Bernard Thibault . - En 1995, le Premier ministre a tenu des propos précis sur une réforme des retraites. A chaque fois, les gouvernements ont affirmé que l'enjeu était de gagner en efficacité, en justice et en transparence. Je ne connais pas de gouvernement annonçant une réforme avec l'enjeu d'être moins efficace, moins clair et moins juste. Pour autant, il ne suffit pas d'énoncer ce slogan pour qu'il soit cru. Nous avons de l'expérience en la matière. En règle générale, les contestations sociales, sur la sécurité sociale ou les retraites, sont les sujets les plus mobilisateurs, ce qui confirme qu'ils participent du pacte républicain et social. Les systèmes de répartition sociale permettent de caractériser une société. Dans le monde, seuls 60 % des travailleurs ont droit à la retraite. Ce droit est loin d'être gagné partout. C'est aussi pour cette raison que les réformes des retraites n'ont pas porté chance aux majorités et Présidents en place : elles ont été considérées comme une régression plutôt qu'une avancée.

Oriane Mancini . - Les mots réforme et retraite déclenchent-ils immédiatement des grèves ?

Bernard Thibault . - Il ne suffit pas de poser le mot réforme pour enclencher une dynamique positive. Sur le plan social, ce mot est connoté négativement. Les décideurs l'emploient d'ailleurs de moins en moins.

Marisol Touraine . - Lorsque j'ai lancé la réforme des retraites, je n'ai pas pensé aux manifestations de 1995. Le contexte politique et social était très différent. En revanche, j'ai étudié la manière dont les réformes précédentes avaient été menées. La clé du succès résidait dans la négociation et la discussion avec les organisations syndicales, ainsi que dans l'engagement rapide de la réforme, c'est-à-dire au début du quinquennat.
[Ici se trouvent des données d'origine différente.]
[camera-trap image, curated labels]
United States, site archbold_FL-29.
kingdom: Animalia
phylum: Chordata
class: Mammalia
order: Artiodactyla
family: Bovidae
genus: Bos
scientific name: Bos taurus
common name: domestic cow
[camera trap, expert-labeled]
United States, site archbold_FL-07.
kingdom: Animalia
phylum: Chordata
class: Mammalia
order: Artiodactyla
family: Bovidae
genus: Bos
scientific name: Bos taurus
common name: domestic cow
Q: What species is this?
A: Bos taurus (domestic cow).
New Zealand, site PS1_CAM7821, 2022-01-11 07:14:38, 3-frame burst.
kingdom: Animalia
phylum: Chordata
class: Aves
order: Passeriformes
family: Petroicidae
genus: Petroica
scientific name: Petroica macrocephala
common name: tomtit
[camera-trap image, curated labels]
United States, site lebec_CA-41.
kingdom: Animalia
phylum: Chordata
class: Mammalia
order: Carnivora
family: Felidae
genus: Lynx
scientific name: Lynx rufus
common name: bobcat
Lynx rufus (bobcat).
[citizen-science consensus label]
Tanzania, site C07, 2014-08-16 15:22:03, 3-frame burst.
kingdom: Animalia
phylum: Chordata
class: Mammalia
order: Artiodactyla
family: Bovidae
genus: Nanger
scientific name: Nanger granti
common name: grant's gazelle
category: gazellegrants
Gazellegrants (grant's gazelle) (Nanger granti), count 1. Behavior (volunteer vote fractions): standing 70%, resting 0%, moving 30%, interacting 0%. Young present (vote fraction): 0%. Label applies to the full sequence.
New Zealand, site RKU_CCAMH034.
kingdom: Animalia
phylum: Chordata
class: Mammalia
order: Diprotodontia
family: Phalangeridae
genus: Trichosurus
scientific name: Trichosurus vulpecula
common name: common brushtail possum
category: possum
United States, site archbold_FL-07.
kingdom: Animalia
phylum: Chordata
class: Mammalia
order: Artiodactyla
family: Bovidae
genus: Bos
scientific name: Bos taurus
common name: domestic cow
Dans le discours politique et journalistique, la réforme est présentée comme punitive : une « vraie » réforme est financière, rapporte de l'argent et fait mal. Ma conviction est qu'il est impossible de considérer une réforme des retraites comme uniquement financière. Il serait irresponsable d'écarter ces enjeux, mais en rester là serait une faute, car un système de retraite est bien davantage qu'un simple équilibre financier. Il ne se réduit pas à des chiffres, des statistiques ou des additions. Nous devons permettre aux citoyens de savoir sur quoi ils pourront compter dans les dernières années de leur vie. Si le débat est aussi sensible, c'est parce que les retraités ont le sentiment de n'avoir aucune possibilité d'échapper aux décisions qui leur sont imposées. Alors qu'ils sont dans l'impossibilité d'effectuer des heures supplémentaires, de se réorienter ou de se former pour accroître leur rémunération, ils voient la règle modifiée. Lorsque j'ai engagé ma réforme, j'ai voulu négocier et trouver des points d'équilibre. Nous y sommes parvenus. Le gouvernement a renoncé à des dispositions, tout en demandant aux organisations syndicales de faire de même pour certaines revendications.

Bernard Thibault . - Pour la première fois depuis 1945, s'ouvre un débat sur le changement de système de retraite en France. Nous ne saurions considérer qu'il s'agit d'une énième réforme dans la droite ligne des précédentes. Le débat actuellement suggéré porte sur l'opportunité du changement du système de retraite dans notre pays. Il faut accepter qu'il génère des débats en profondeur. Il ne saurait être accompagné d'une posture autoritaire laissant entendre que le résultat est arrêté indépendamment de la nature des échanges.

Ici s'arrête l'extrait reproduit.